The cover of TIME’s year-end issue of 1986 shows a confident woman in a red jacket, her gaze steady, her chin resting on her hand. It is Corazon Aquino, the first woman President of the Philippines, a political outsider who upended a dictator by, as Pico Iyer wrote in his cover story, “leading a democratic revolution that captured the world’s imagination.” If you look up the table of contents of that issue in the Time archive, you’ll find a line that reads “Woman of the Year.” Immediately following is a parenthetical: (Man of the Year).
“Woman of the Year (Man of the Year)” — that’s how they did it back then. Like Wallis Simpson and Queen Elizabeth before her, Corazon Aquino was a woman in a man’s franchise. In 1999, TIME changed the title to Person of the Year. But not since President Aquino has the Person of the Year been an individual woman. Not, at least, until 2015.

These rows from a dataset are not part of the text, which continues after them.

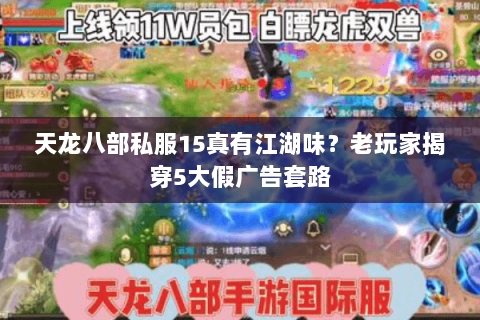 天龙八部私服15真有江湖味?老玩家揭穿5大假广告套路 天龙八部私服15真有江湖味?老玩家揭穿5大假广告套路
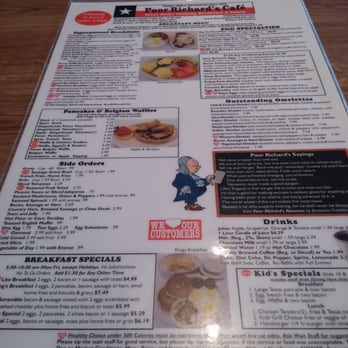 Poor Richard's Cafe - Menu - Breakfast & Brunch Near Me - Plano, Texas Poor Richard's Cafe - Menu - Breakfast & Brunch Near Me - Plano, Texas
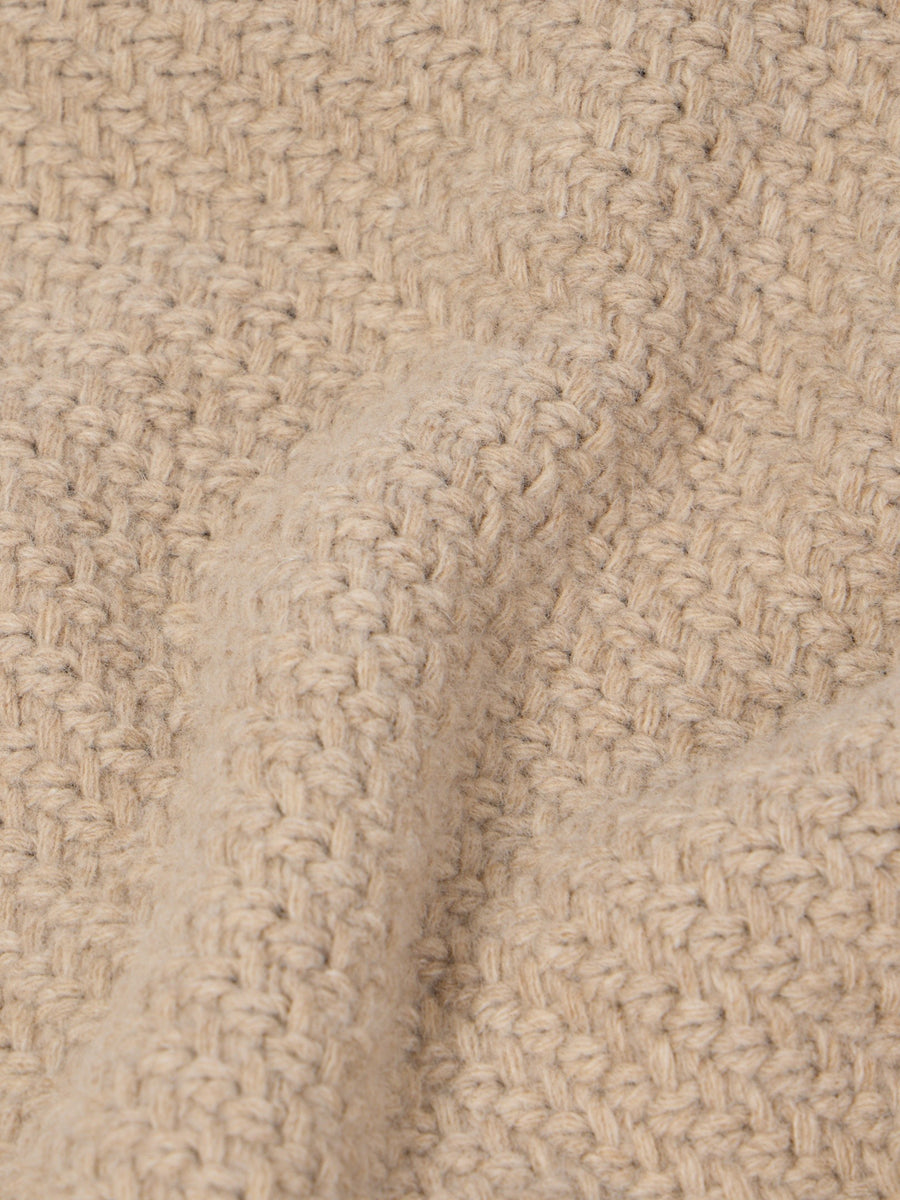 5100055 Loose-fit crewneck jumper Biscuit Melange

Why the long wait? As I wrote a few years ago, the label of Person of the Year tends to favor people with institutional power. The choice reflects TIME’s view of who affected the news and our lives, for good or for ill. Since 1986 there’ve been four U.S. Presidents in the mix — three of them two-termers, all of them men. Plus a handful of leaders of the Soviet Union (and Russia), also all men. The Pope keeps being a man. And it’s a lot easier to make news from an address like the White House, the Kremlin or the Vatican.
Or the Chancellery. In naming Angela Merkel this year’s Person, we’re not actually breaking with tradition. The Chancellor of Germany is the de facto leader of a continent and steward of the world’s fourth biggest economy. Merkel has been in office for a decade, emerging as a principled manager and a resolute diplomat. And as my colleagues Nancy Gibbs, Karl Vick and Simon Shuster write, she faced significant global challenges in the past 12 months, challenges with consequences far beyond Germany. It’s easy to take the peace and prosperity of Europe for granted, until you remember that this is the continent that spent centuries at war with itself, then dragged the rest of the world into devastating conflicts, twice. When you add that it was Merkel’s own country that started the Second World War, her quest for stability and openness in a borderless Europe is all the more compelling.
But ultimately, Merkel is doing her job — her very influential job. And it seems likely that, as more women assume roles of power around the world, from Christine Lagarde to Janet Yellen to Sheryl Sandberg to Aung San Suu Kyi, we will have more female candidates in the Person of the Year pipeline.
I don’t think a woman is going to be Pope anytime soon, or take over from Putin. But I doubt it will be another 30 years before the Person of the Year is a woman. It might only be one.